Photoacoustic and Ultrasonic Research & Engineering (PURE)Laboratory
University of Rochester
Research Group
Biomedical Engineering, Computer Science, Data Science, Electrical and Computer Engineering, Mechanical Engineering, Optical Engineering, Optics
Engineering/ Math/ Computer Science, Natural and Biomedical Sciences
The primary focus of the PURE lab at the University of Rochester is to develop novel, hybrid, and ultrasound-based diagnostic methods, and define the clinical utility of the developed technologies as it applies to detection, diagnosis, and therapy of various pathologies.
Our ultimate goal is to help physicians and patients by providing more accurate and multi-parametric information about diseases that can help:
to detect pathologies at their early stages of development
to more accurately locate the diseased tissue
to better plan for individualized therapy
to monitor the outcome of the therapeutic procedures
These developments will serve to improve the diagnosis and treatment guidance of high impact diseases, such as cancer.

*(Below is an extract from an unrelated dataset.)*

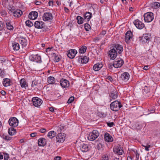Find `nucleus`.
<instances>
[{"label": "nucleus", "instance_id": "39448f33", "mask_svg": "<svg viewBox=\"0 0 160 160\" xmlns=\"http://www.w3.org/2000/svg\"><path fill=\"white\" fill-rule=\"evenodd\" d=\"M32 101L33 105L37 107L40 106L42 104L43 102L41 99L37 97L33 98Z\"/></svg>", "mask_w": 160, "mask_h": 160}, {"label": "nucleus", "instance_id": "ea45409f", "mask_svg": "<svg viewBox=\"0 0 160 160\" xmlns=\"http://www.w3.org/2000/svg\"><path fill=\"white\" fill-rule=\"evenodd\" d=\"M38 84V81L36 80H34L32 81V87L36 88Z\"/></svg>", "mask_w": 160, "mask_h": 160}, {"label": "nucleus", "instance_id": "6e6d98bb", "mask_svg": "<svg viewBox=\"0 0 160 160\" xmlns=\"http://www.w3.org/2000/svg\"><path fill=\"white\" fill-rule=\"evenodd\" d=\"M37 135V133L36 132H34L30 134V136L32 138H33L36 136Z\"/></svg>", "mask_w": 160, "mask_h": 160}, {"label": "nucleus", "instance_id": "bf43d9fd", "mask_svg": "<svg viewBox=\"0 0 160 160\" xmlns=\"http://www.w3.org/2000/svg\"><path fill=\"white\" fill-rule=\"evenodd\" d=\"M61 158L60 156H56L54 158V160H60Z\"/></svg>", "mask_w": 160, "mask_h": 160}, {"label": "nucleus", "instance_id": "de8ad7c7", "mask_svg": "<svg viewBox=\"0 0 160 160\" xmlns=\"http://www.w3.org/2000/svg\"><path fill=\"white\" fill-rule=\"evenodd\" d=\"M103 147V145L102 143H99L97 145V148L98 149H100L102 148Z\"/></svg>", "mask_w": 160, "mask_h": 160}, {"label": "nucleus", "instance_id": "13d9d810", "mask_svg": "<svg viewBox=\"0 0 160 160\" xmlns=\"http://www.w3.org/2000/svg\"><path fill=\"white\" fill-rule=\"evenodd\" d=\"M107 79L111 82H112L113 80L112 77L110 76H108Z\"/></svg>", "mask_w": 160, "mask_h": 160}, {"label": "nucleus", "instance_id": "ddd939ff", "mask_svg": "<svg viewBox=\"0 0 160 160\" xmlns=\"http://www.w3.org/2000/svg\"><path fill=\"white\" fill-rule=\"evenodd\" d=\"M108 53L111 59H114L117 57V52L115 48L110 50L108 52Z\"/></svg>", "mask_w": 160, "mask_h": 160}, {"label": "nucleus", "instance_id": "0eeeda50", "mask_svg": "<svg viewBox=\"0 0 160 160\" xmlns=\"http://www.w3.org/2000/svg\"><path fill=\"white\" fill-rule=\"evenodd\" d=\"M29 58L31 61L39 63L41 62V57L38 54L31 55L29 56Z\"/></svg>", "mask_w": 160, "mask_h": 160}, {"label": "nucleus", "instance_id": "052dcab7", "mask_svg": "<svg viewBox=\"0 0 160 160\" xmlns=\"http://www.w3.org/2000/svg\"><path fill=\"white\" fill-rule=\"evenodd\" d=\"M53 1L52 0L48 2V4L49 6H53Z\"/></svg>", "mask_w": 160, "mask_h": 160}, {"label": "nucleus", "instance_id": "79ce46f5", "mask_svg": "<svg viewBox=\"0 0 160 160\" xmlns=\"http://www.w3.org/2000/svg\"><path fill=\"white\" fill-rule=\"evenodd\" d=\"M84 28L86 31H89L91 27L89 24L85 23L84 24Z\"/></svg>", "mask_w": 160, "mask_h": 160}, {"label": "nucleus", "instance_id": "c9c22d12", "mask_svg": "<svg viewBox=\"0 0 160 160\" xmlns=\"http://www.w3.org/2000/svg\"><path fill=\"white\" fill-rule=\"evenodd\" d=\"M48 82L49 84H53L55 82V79L53 77L50 76L48 78Z\"/></svg>", "mask_w": 160, "mask_h": 160}, {"label": "nucleus", "instance_id": "864d4df0", "mask_svg": "<svg viewBox=\"0 0 160 160\" xmlns=\"http://www.w3.org/2000/svg\"><path fill=\"white\" fill-rule=\"evenodd\" d=\"M107 123L108 126L110 127H113L114 125V123L112 122H107Z\"/></svg>", "mask_w": 160, "mask_h": 160}, {"label": "nucleus", "instance_id": "2eb2a0df", "mask_svg": "<svg viewBox=\"0 0 160 160\" xmlns=\"http://www.w3.org/2000/svg\"><path fill=\"white\" fill-rule=\"evenodd\" d=\"M35 27L38 29H41L45 26L44 23L42 21H37L34 22Z\"/></svg>", "mask_w": 160, "mask_h": 160}, {"label": "nucleus", "instance_id": "6ab92c4d", "mask_svg": "<svg viewBox=\"0 0 160 160\" xmlns=\"http://www.w3.org/2000/svg\"><path fill=\"white\" fill-rule=\"evenodd\" d=\"M130 75L128 72H125L121 74V78L125 82L127 81L129 78Z\"/></svg>", "mask_w": 160, "mask_h": 160}, {"label": "nucleus", "instance_id": "49530a36", "mask_svg": "<svg viewBox=\"0 0 160 160\" xmlns=\"http://www.w3.org/2000/svg\"><path fill=\"white\" fill-rule=\"evenodd\" d=\"M4 27V23L2 21H0V31L2 30Z\"/></svg>", "mask_w": 160, "mask_h": 160}, {"label": "nucleus", "instance_id": "1a4fd4ad", "mask_svg": "<svg viewBox=\"0 0 160 160\" xmlns=\"http://www.w3.org/2000/svg\"><path fill=\"white\" fill-rule=\"evenodd\" d=\"M151 38L150 35L148 33L144 34L142 37H139L140 42L142 43H146Z\"/></svg>", "mask_w": 160, "mask_h": 160}, {"label": "nucleus", "instance_id": "5fc2aeb1", "mask_svg": "<svg viewBox=\"0 0 160 160\" xmlns=\"http://www.w3.org/2000/svg\"><path fill=\"white\" fill-rule=\"evenodd\" d=\"M46 131V130L45 128H42L39 130V132L41 133H44Z\"/></svg>", "mask_w": 160, "mask_h": 160}, {"label": "nucleus", "instance_id": "f03ea898", "mask_svg": "<svg viewBox=\"0 0 160 160\" xmlns=\"http://www.w3.org/2000/svg\"><path fill=\"white\" fill-rule=\"evenodd\" d=\"M99 133L97 130H94L89 134L88 138L89 140L93 141L95 140L99 136Z\"/></svg>", "mask_w": 160, "mask_h": 160}, {"label": "nucleus", "instance_id": "aec40b11", "mask_svg": "<svg viewBox=\"0 0 160 160\" xmlns=\"http://www.w3.org/2000/svg\"><path fill=\"white\" fill-rule=\"evenodd\" d=\"M113 151L115 153L119 155H122L123 152V150L120 147L117 146L113 148Z\"/></svg>", "mask_w": 160, "mask_h": 160}, {"label": "nucleus", "instance_id": "4c0bfd02", "mask_svg": "<svg viewBox=\"0 0 160 160\" xmlns=\"http://www.w3.org/2000/svg\"><path fill=\"white\" fill-rule=\"evenodd\" d=\"M87 49V47L83 46L79 49V52L80 53H83L86 52Z\"/></svg>", "mask_w": 160, "mask_h": 160}, {"label": "nucleus", "instance_id": "4be33fe9", "mask_svg": "<svg viewBox=\"0 0 160 160\" xmlns=\"http://www.w3.org/2000/svg\"><path fill=\"white\" fill-rule=\"evenodd\" d=\"M19 42L22 48L26 47L27 45V40L24 37H20L19 39Z\"/></svg>", "mask_w": 160, "mask_h": 160}, {"label": "nucleus", "instance_id": "473e14b6", "mask_svg": "<svg viewBox=\"0 0 160 160\" xmlns=\"http://www.w3.org/2000/svg\"><path fill=\"white\" fill-rule=\"evenodd\" d=\"M56 135V132L53 131L49 132L48 134V136L50 138L52 139Z\"/></svg>", "mask_w": 160, "mask_h": 160}, {"label": "nucleus", "instance_id": "774afa93", "mask_svg": "<svg viewBox=\"0 0 160 160\" xmlns=\"http://www.w3.org/2000/svg\"><path fill=\"white\" fill-rule=\"evenodd\" d=\"M41 3V2L39 1H36L35 2L36 4L37 5H40Z\"/></svg>", "mask_w": 160, "mask_h": 160}, {"label": "nucleus", "instance_id": "e2e57ef3", "mask_svg": "<svg viewBox=\"0 0 160 160\" xmlns=\"http://www.w3.org/2000/svg\"><path fill=\"white\" fill-rule=\"evenodd\" d=\"M99 38H94V41L96 42L98 41H99Z\"/></svg>", "mask_w": 160, "mask_h": 160}, {"label": "nucleus", "instance_id": "0e129e2a", "mask_svg": "<svg viewBox=\"0 0 160 160\" xmlns=\"http://www.w3.org/2000/svg\"><path fill=\"white\" fill-rule=\"evenodd\" d=\"M49 110L50 111L52 112H53L54 111V108L52 107H50L49 108Z\"/></svg>", "mask_w": 160, "mask_h": 160}, {"label": "nucleus", "instance_id": "58836bf2", "mask_svg": "<svg viewBox=\"0 0 160 160\" xmlns=\"http://www.w3.org/2000/svg\"><path fill=\"white\" fill-rule=\"evenodd\" d=\"M25 23L26 25L29 27H31L33 25V23L29 20H27Z\"/></svg>", "mask_w": 160, "mask_h": 160}, {"label": "nucleus", "instance_id": "a211bd4d", "mask_svg": "<svg viewBox=\"0 0 160 160\" xmlns=\"http://www.w3.org/2000/svg\"><path fill=\"white\" fill-rule=\"evenodd\" d=\"M38 13L36 11H32L28 15L29 18L31 20H34L38 17Z\"/></svg>", "mask_w": 160, "mask_h": 160}, {"label": "nucleus", "instance_id": "f257e3e1", "mask_svg": "<svg viewBox=\"0 0 160 160\" xmlns=\"http://www.w3.org/2000/svg\"><path fill=\"white\" fill-rule=\"evenodd\" d=\"M122 106L120 102L116 100L112 102L110 105L111 109L114 111H117Z\"/></svg>", "mask_w": 160, "mask_h": 160}, {"label": "nucleus", "instance_id": "7c9ffc66", "mask_svg": "<svg viewBox=\"0 0 160 160\" xmlns=\"http://www.w3.org/2000/svg\"><path fill=\"white\" fill-rule=\"evenodd\" d=\"M12 47L14 51H18L20 49L19 44L16 42H14L12 43Z\"/></svg>", "mask_w": 160, "mask_h": 160}, {"label": "nucleus", "instance_id": "f8f14e48", "mask_svg": "<svg viewBox=\"0 0 160 160\" xmlns=\"http://www.w3.org/2000/svg\"><path fill=\"white\" fill-rule=\"evenodd\" d=\"M57 142H62L65 139V136L63 133H58L56 136Z\"/></svg>", "mask_w": 160, "mask_h": 160}, {"label": "nucleus", "instance_id": "dca6fc26", "mask_svg": "<svg viewBox=\"0 0 160 160\" xmlns=\"http://www.w3.org/2000/svg\"><path fill=\"white\" fill-rule=\"evenodd\" d=\"M77 52L75 49H71L69 50L68 52L67 55L70 58H73L77 53Z\"/></svg>", "mask_w": 160, "mask_h": 160}, {"label": "nucleus", "instance_id": "338daca9", "mask_svg": "<svg viewBox=\"0 0 160 160\" xmlns=\"http://www.w3.org/2000/svg\"><path fill=\"white\" fill-rule=\"evenodd\" d=\"M3 158V155L0 152V159H2Z\"/></svg>", "mask_w": 160, "mask_h": 160}, {"label": "nucleus", "instance_id": "9b49d317", "mask_svg": "<svg viewBox=\"0 0 160 160\" xmlns=\"http://www.w3.org/2000/svg\"><path fill=\"white\" fill-rule=\"evenodd\" d=\"M132 34L130 31H128L125 34V40L127 43L130 42V41L132 39Z\"/></svg>", "mask_w": 160, "mask_h": 160}, {"label": "nucleus", "instance_id": "f704fd0d", "mask_svg": "<svg viewBox=\"0 0 160 160\" xmlns=\"http://www.w3.org/2000/svg\"><path fill=\"white\" fill-rule=\"evenodd\" d=\"M77 23L79 24H81L83 23L84 19L80 16H78L77 17Z\"/></svg>", "mask_w": 160, "mask_h": 160}, {"label": "nucleus", "instance_id": "a19ab883", "mask_svg": "<svg viewBox=\"0 0 160 160\" xmlns=\"http://www.w3.org/2000/svg\"><path fill=\"white\" fill-rule=\"evenodd\" d=\"M8 9L9 11L13 13V12L15 11V8L14 7L11 5H8Z\"/></svg>", "mask_w": 160, "mask_h": 160}, {"label": "nucleus", "instance_id": "2f4dec72", "mask_svg": "<svg viewBox=\"0 0 160 160\" xmlns=\"http://www.w3.org/2000/svg\"><path fill=\"white\" fill-rule=\"evenodd\" d=\"M6 26L7 28L9 30H12L13 29V26L11 24V22L8 20L6 22Z\"/></svg>", "mask_w": 160, "mask_h": 160}, {"label": "nucleus", "instance_id": "c03bdc74", "mask_svg": "<svg viewBox=\"0 0 160 160\" xmlns=\"http://www.w3.org/2000/svg\"><path fill=\"white\" fill-rule=\"evenodd\" d=\"M142 146L145 148V150L146 151H148L149 150V148L151 147V145H150L147 144L146 146L143 145H142Z\"/></svg>", "mask_w": 160, "mask_h": 160}, {"label": "nucleus", "instance_id": "412c9836", "mask_svg": "<svg viewBox=\"0 0 160 160\" xmlns=\"http://www.w3.org/2000/svg\"><path fill=\"white\" fill-rule=\"evenodd\" d=\"M115 48L118 53L121 54V53L123 51V48L122 46L118 44H116L114 47Z\"/></svg>", "mask_w": 160, "mask_h": 160}, {"label": "nucleus", "instance_id": "6e6552de", "mask_svg": "<svg viewBox=\"0 0 160 160\" xmlns=\"http://www.w3.org/2000/svg\"><path fill=\"white\" fill-rule=\"evenodd\" d=\"M133 23L136 27L139 29H142L145 27L144 23L138 19L135 20L133 22Z\"/></svg>", "mask_w": 160, "mask_h": 160}, {"label": "nucleus", "instance_id": "20e7f679", "mask_svg": "<svg viewBox=\"0 0 160 160\" xmlns=\"http://www.w3.org/2000/svg\"><path fill=\"white\" fill-rule=\"evenodd\" d=\"M9 125L13 127H15L18 126V120L15 117L10 118L9 120Z\"/></svg>", "mask_w": 160, "mask_h": 160}, {"label": "nucleus", "instance_id": "09e8293b", "mask_svg": "<svg viewBox=\"0 0 160 160\" xmlns=\"http://www.w3.org/2000/svg\"><path fill=\"white\" fill-rule=\"evenodd\" d=\"M74 98L73 97H70L68 101V103H72L74 100Z\"/></svg>", "mask_w": 160, "mask_h": 160}, {"label": "nucleus", "instance_id": "3c124183", "mask_svg": "<svg viewBox=\"0 0 160 160\" xmlns=\"http://www.w3.org/2000/svg\"><path fill=\"white\" fill-rule=\"evenodd\" d=\"M60 58L59 56L55 55L54 56V61L56 62H58L60 60Z\"/></svg>", "mask_w": 160, "mask_h": 160}, {"label": "nucleus", "instance_id": "a18cd8bd", "mask_svg": "<svg viewBox=\"0 0 160 160\" xmlns=\"http://www.w3.org/2000/svg\"><path fill=\"white\" fill-rule=\"evenodd\" d=\"M12 138L8 135H4L3 136V138L7 141H10L11 140Z\"/></svg>", "mask_w": 160, "mask_h": 160}, {"label": "nucleus", "instance_id": "a878e982", "mask_svg": "<svg viewBox=\"0 0 160 160\" xmlns=\"http://www.w3.org/2000/svg\"><path fill=\"white\" fill-rule=\"evenodd\" d=\"M22 14V12L20 10H17L14 11L13 13V15L16 18L20 17Z\"/></svg>", "mask_w": 160, "mask_h": 160}, {"label": "nucleus", "instance_id": "7ed1b4c3", "mask_svg": "<svg viewBox=\"0 0 160 160\" xmlns=\"http://www.w3.org/2000/svg\"><path fill=\"white\" fill-rule=\"evenodd\" d=\"M143 16L145 22H151L154 19L153 13L151 12L145 13Z\"/></svg>", "mask_w": 160, "mask_h": 160}, {"label": "nucleus", "instance_id": "69168bd1", "mask_svg": "<svg viewBox=\"0 0 160 160\" xmlns=\"http://www.w3.org/2000/svg\"><path fill=\"white\" fill-rule=\"evenodd\" d=\"M143 69L144 70H148V66H145L143 68Z\"/></svg>", "mask_w": 160, "mask_h": 160}, {"label": "nucleus", "instance_id": "cd10ccee", "mask_svg": "<svg viewBox=\"0 0 160 160\" xmlns=\"http://www.w3.org/2000/svg\"><path fill=\"white\" fill-rule=\"evenodd\" d=\"M92 17V13L88 12H86L84 15V19L87 21H89Z\"/></svg>", "mask_w": 160, "mask_h": 160}, {"label": "nucleus", "instance_id": "603ef678", "mask_svg": "<svg viewBox=\"0 0 160 160\" xmlns=\"http://www.w3.org/2000/svg\"><path fill=\"white\" fill-rule=\"evenodd\" d=\"M3 156L4 160H8L9 158L8 154L7 153H3Z\"/></svg>", "mask_w": 160, "mask_h": 160}, {"label": "nucleus", "instance_id": "e433bc0d", "mask_svg": "<svg viewBox=\"0 0 160 160\" xmlns=\"http://www.w3.org/2000/svg\"><path fill=\"white\" fill-rule=\"evenodd\" d=\"M20 83L21 86L22 88H24L26 87V80L25 79H21L20 81Z\"/></svg>", "mask_w": 160, "mask_h": 160}, {"label": "nucleus", "instance_id": "4468645a", "mask_svg": "<svg viewBox=\"0 0 160 160\" xmlns=\"http://www.w3.org/2000/svg\"><path fill=\"white\" fill-rule=\"evenodd\" d=\"M60 85L62 88H66L69 86V81L65 79L62 78L60 82Z\"/></svg>", "mask_w": 160, "mask_h": 160}, {"label": "nucleus", "instance_id": "680f3d73", "mask_svg": "<svg viewBox=\"0 0 160 160\" xmlns=\"http://www.w3.org/2000/svg\"><path fill=\"white\" fill-rule=\"evenodd\" d=\"M56 130H57V131L59 132H60L61 131V129L60 128H59L58 127H56Z\"/></svg>", "mask_w": 160, "mask_h": 160}, {"label": "nucleus", "instance_id": "393cba45", "mask_svg": "<svg viewBox=\"0 0 160 160\" xmlns=\"http://www.w3.org/2000/svg\"><path fill=\"white\" fill-rule=\"evenodd\" d=\"M89 60V58L87 56L81 57L78 59V61L81 62L82 64H86L88 62Z\"/></svg>", "mask_w": 160, "mask_h": 160}, {"label": "nucleus", "instance_id": "bb28decb", "mask_svg": "<svg viewBox=\"0 0 160 160\" xmlns=\"http://www.w3.org/2000/svg\"><path fill=\"white\" fill-rule=\"evenodd\" d=\"M10 80L8 78H4L3 79L2 84L5 87L10 86L11 85Z\"/></svg>", "mask_w": 160, "mask_h": 160}, {"label": "nucleus", "instance_id": "72a5a7b5", "mask_svg": "<svg viewBox=\"0 0 160 160\" xmlns=\"http://www.w3.org/2000/svg\"><path fill=\"white\" fill-rule=\"evenodd\" d=\"M16 132V129L13 128H9L8 130L9 134L11 136L15 134Z\"/></svg>", "mask_w": 160, "mask_h": 160}, {"label": "nucleus", "instance_id": "5701e85b", "mask_svg": "<svg viewBox=\"0 0 160 160\" xmlns=\"http://www.w3.org/2000/svg\"><path fill=\"white\" fill-rule=\"evenodd\" d=\"M103 67V64L101 63H98L95 64L93 67V69L95 71L100 70Z\"/></svg>", "mask_w": 160, "mask_h": 160}, {"label": "nucleus", "instance_id": "37998d69", "mask_svg": "<svg viewBox=\"0 0 160 160\" xmlns=\"http://www.w3.org/2000/svg\"><path fill=\"white\" fill-rule=\"evenodd\" d=\"M153 7L156 8H158L160 6V4L157 2H155L153 4Z\"/></svg>", "mask_w": 160, "mask_h": 160}, {"label": "nucleus", "instance_id": "f3484780", "mask_svg": "<svg viewBox=\"0 0 160 160\" xmlns=\"http://www.w3.org/2000/svg\"><path fill=\"white\" fill-rule=\"evenodd\" d=\"M104 139L108 142H111L113 141V138L108 133L106 132L104 135Z\"/></svg>", "mask_w": 160, "mask_h": 160}, {"label": "nucleus", "instance_id": "b1692460", "mask_svg": "<svg viewBox=\"0 0 160 160\" xmlns=\"http://www.w3.org/2000/svg\"><path fill=\"white\" fill-rule=\"evenodd\" d=\"M46 140L44 138H41L38 141V145L40 146H44L46 144Z\"/></svg>", "mask_w": 160, "mask_h": 160}, {"label": "nucleus", "instance_id": "c85d7f7f", "mask_svg": "<svg viewBox=\"0 0 160 160\" xmlns=\"http://www.w3.org/2000/svg\"><path fill=\"white\" fill-rule=\"evenodd\" d=\"M110 96L113 99H115L117 98L118 97L117 92L115 90L112 91L110 92Z\"/></svg>", "mask_w": 160, "mask_h": 160}, {"label": "nucleus", "instance_id": "9d476101", "mask_svg": "<svg viewBox=\"0 0 160 160\" xmlns=\"http://www.w3.org/2000/svg\"><path fill=\"white\" fill-rule=\"evenodd\" d=\"M123 61L122 59H117L114 62L113 66L116 68L121 67L123 64Z\"/></svg>", "mask_w": 160, "mask_h": 160}, {"label": "nucleus", "instance_id": "c756f323", "mask_svg": "<svg viewBox=\"0 0 160 160\" xmlns=\"http://www.w3.org/2000/svg\"><path fill=\"white\" fill-rule=\"evenodd\" d=\"M80 149L82 152H86L88 150V147L87 144H83L81 145Z\"/></svg>", "mask_w": 160, "mask_h": 160}, {"label": "nucleus", "instance_id": "8fccbe9b", "mask_svg": "<svg viewBox=\"0 0 160 160\" xmlns=\"http://www.w3.org/2000/svg\"><path fill=\"white\" fill-rule=\"evenodd\" d=\"M109 158L107 155H103L102 156V160H108Z\"/></svg>", "mask_w": 160, "mask_h": 160}, {"label": "nucleus", "instance_id": "423d86ee", "mask_svg": "<svg viewBox=\"0 0 160 160\" xmlns=\"http://www.w3.org/2000/svg\"><path fill=\"white\" fill-rule=\"evenodd\" d=\"M43 20L44 21H51L53 18V16L51 13H44L42 17Z\"/></svg>", "mask_w": 160, "mask_h": 160}, {"label": "nucleus", "instance_id": "4d7b16f0", "mask_svg": "<svg viewBox=\"0 0 160 160\" xmlns=\"http://www.w3.org/2000/svg\"><path fill=\"white\" fill-rule=\"evenodd\" d=\"M4 74V71L3 70L0 69V76H3Z\"/></svg>", "mask_w": 160, "mask_h": 160}]
</instances>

Almost every project in the lab utilizes ultrasound imaging. Ultrasound imaging (aka sonography) is the most-widely available medical imaging modality in clinical practice due to its notable advantages, including using non-ionizing energy, providing real-time information, portability, and low cost. However, it is limited to imaging tissue morphology and structure, without any functional, cellular, or molecular information. That is why our lab explores a newly born modality known as "Photoacoustic Imaging". Photoacoustic imaging utilizes lasers to complement ultrasound imaging, providing functional and molecular information to the morphological images obtained from ultrasound.
Our research team works closely with the School of Medicine. This collaboration has helped us to better identify the real clinical needs and direct our efforts to overcome clinical limitations. We are closely working with several industry-leading imaging companies, such as Verasonics and Siemens, to implement our technologies on existing clinical devices. We believe this could be a key to enable faster clinical translation of the developed methods.